[SOURCE DOCUMENT Boundary: Start]

In this paper we set the value of K as 3. T6 is obtained as follows:

$$ {T}_6=\left\{\begin{array}{ll}k\prime \cdot {h}_t\hfill & \left| tg\theta \right|\le 1\hfill \\ {}k\prime \cdot {w}_t\hfill & \left| tg\theta \right|>1\hfill \end{array}\right. $$
(20)

In the above equation, ht and wt denote the height and width of CCt respectively, θ is the angle between the positive X axis and the line that links the centers of CCt and CCk and k’ = 1/3. The first and third conditions ensure that CCt is in the current line while the second condition ensures that CCs in the same line are mutually similar. If the current CC is added to S cc (L t ), then the set UL cc , the array LA cc and the average angle of the current line are updated. We repeat the procedure until all components in UL cc are processed. Then repeat to find another group of line seeds until there does not exist any group of line seeds.

For the detection of line in set L2 in Eq. 15, if the line connecting the centres of two CCs CCi and CCj fulfils the following two conditions, we consider it as a candidate text line and added it into L2: (1) It is parallel to at least one line detected in the former operation; (2) CCi is among the K-NN CCs of CCj and CCj is also among the K-NN CCs of CCi. Eventually, we obtain all candidate text lines. An example of the full candidate text line identification procedure is illustrated in Fig. 7.

[SOURCE DOCUMENT Boundary: End]

_WHAT TO DO_:
[1] In the passage on detecting candidate text lines, what value is k′ given?
[2] Please write the next paragraph of the passage on detecting candidate text lines, following on from its final sentence.

[DATA EXTRACT Boundary: Start]

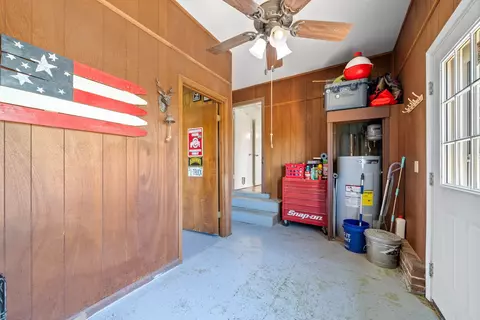 Entry Way - 558 Bumpus Rd, Cunningham, TN 37052 photo 2 of 3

[DATA EXTRACT Boundary: End]

_RESULTS FOR EACH TASK_:
[1] k′ = 1/3

[2]
Fig. 7
figure 7

Candidate text line identification. a The original image. b Detected MSERs. c The selected line seeds. d The detected candidate text lines

5 Text line filtering

Candidate text lines obtained by the former operation may not be the real text line. So we need to filter out those false ones. To this end, we use a sparse filter to be detailed below.

[33] uses a sparse classifier in [16] to classify regular image blocks into two categories: text blocks and non-text blocks. Non-text blocks are then removed. However, the method suffered from many shortcomings as follows:

  1. (1)

    They divided images into blocks with fixed size. In this case, their method could not work well when text sizes and intensities vary in a large range.

  2. (2)

    Their method can only detect text line in horizontal direction because the method cannot obtain the slant angles of the text lines by using only a regular block.

  3. (3)

    The classifier of [16] they used is not convex and does not explore the discrimination capability of sparse coding coefficients. So their method could not work well for text fonts with similar edge properties to those of non-text blocks, for example, Mistral font style.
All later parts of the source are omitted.